• **IHRE AUFGABE**
Geben Sie den Lesetext über den Aufbruch in Warzenried vollständig und wortgetreu wieder.

Die Route
Bericht
Nach einem guten Frühstück brechen wir vollgepackt in Warzenried auf. Es ist weniger sonnig, als wir es uns erhofft haben, aber das stellt sich noch als sehr gut heraus denn unsere Rucksäcke sind nicht gerade leicht und so müssen wir bei jedem Anstieg doch recht schuften. Generell glaube ich das ich schon wieder zu viel eingepackt habe und frage mich, wie viel ich wohl wieder nur spazieren schleppe, ohne es je zu brauchen.

• **BEREITGESTELLTES MATERIAL**
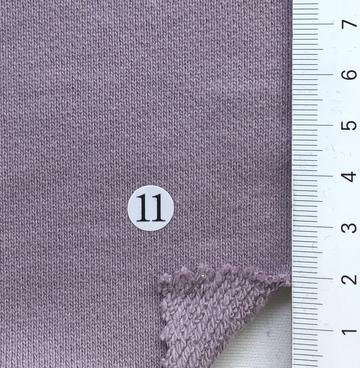 11 Lavender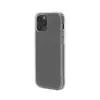 JT Berlin BackCase Pankow Clear para Apple iPhone 13 mini, transparente (10798)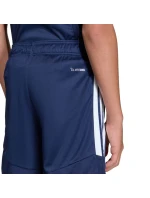 Detské tréningové šortky adidas Tiro 26 League Navy Blue JY7150
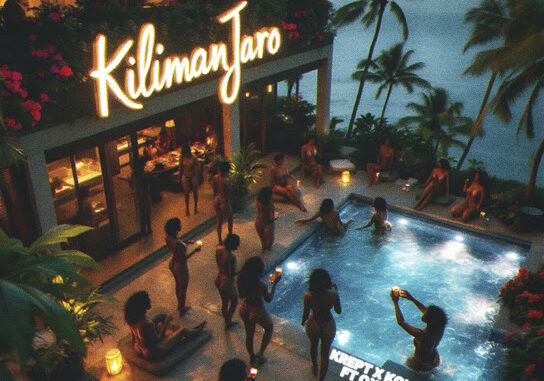 Krept & Konan – Kilimanjaro ft. Oxlade Krept & Konan – Kilimanjaro ft. Oxlade
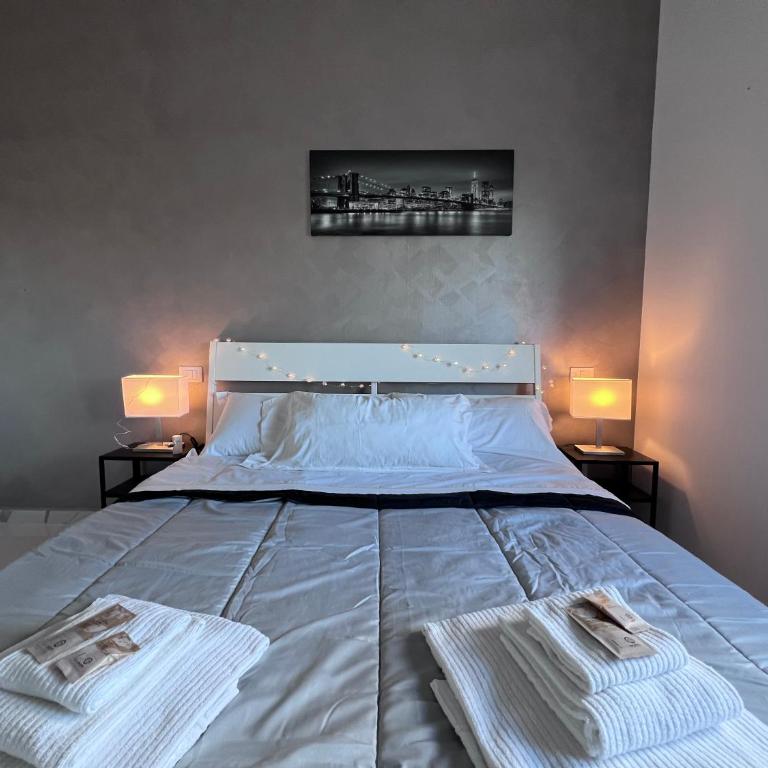 Cinque Terre & More - Affittacamere - Junior Suite con Vista Mare - 24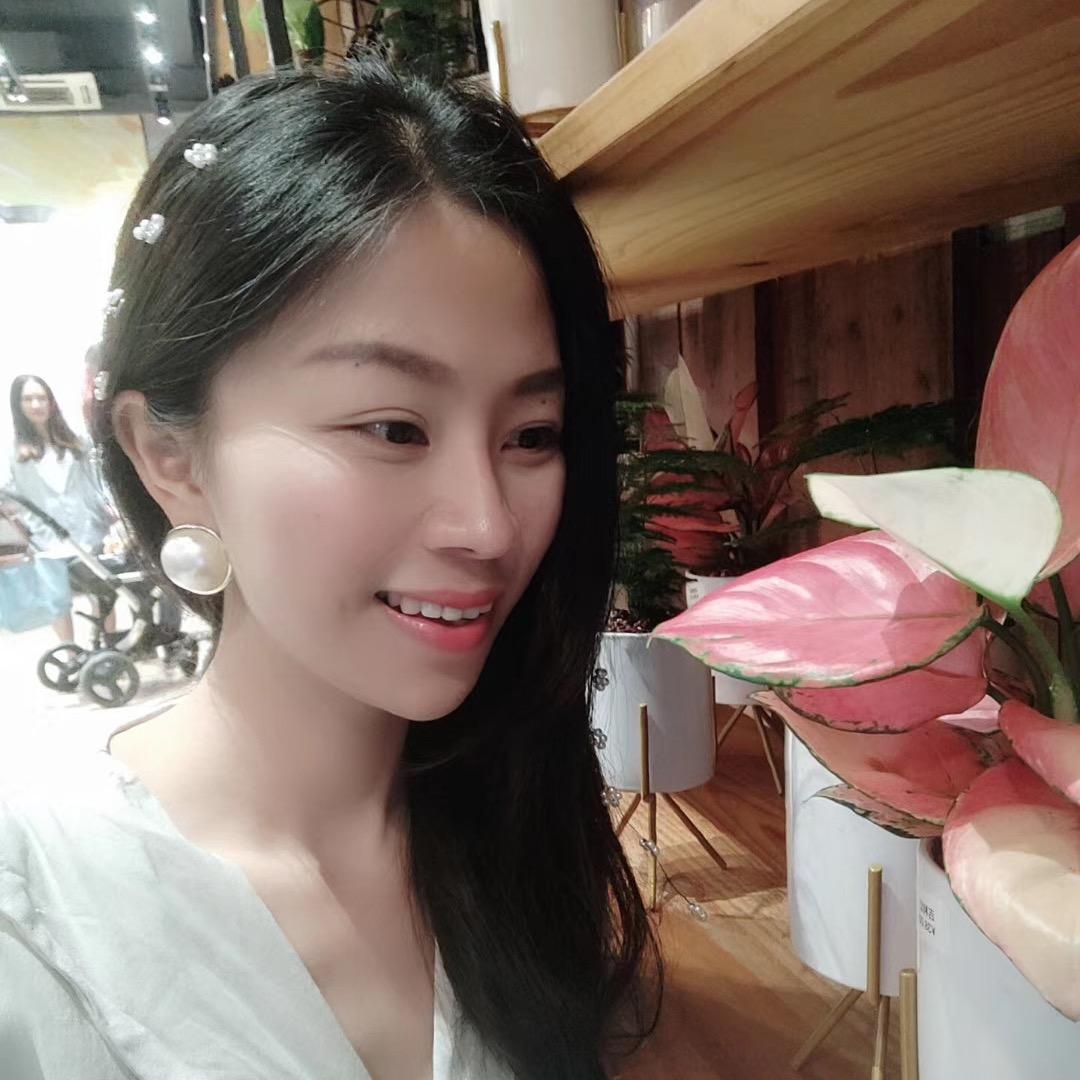黛西的小世界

• **ANTWORTFELD**
Die Route
Bericht
Nach einem guten Frühstück brechen wir vollgepackt in Warzenried auf. Es ist weniger sonnig, als wir es uns erhofft haben, aber das stellt sich noch als sehr gut heraus denn unsere Rucksäcke sind nicht gerade leicht und so müssen wir bei jedem Anstieg doch recht schuften. Generell glaube ich das ich schon wieder zu viel eingepackt habe und frage mich, wie viel ich wohl wieder nur spazieren schleppe, ohne es je zu brauchen.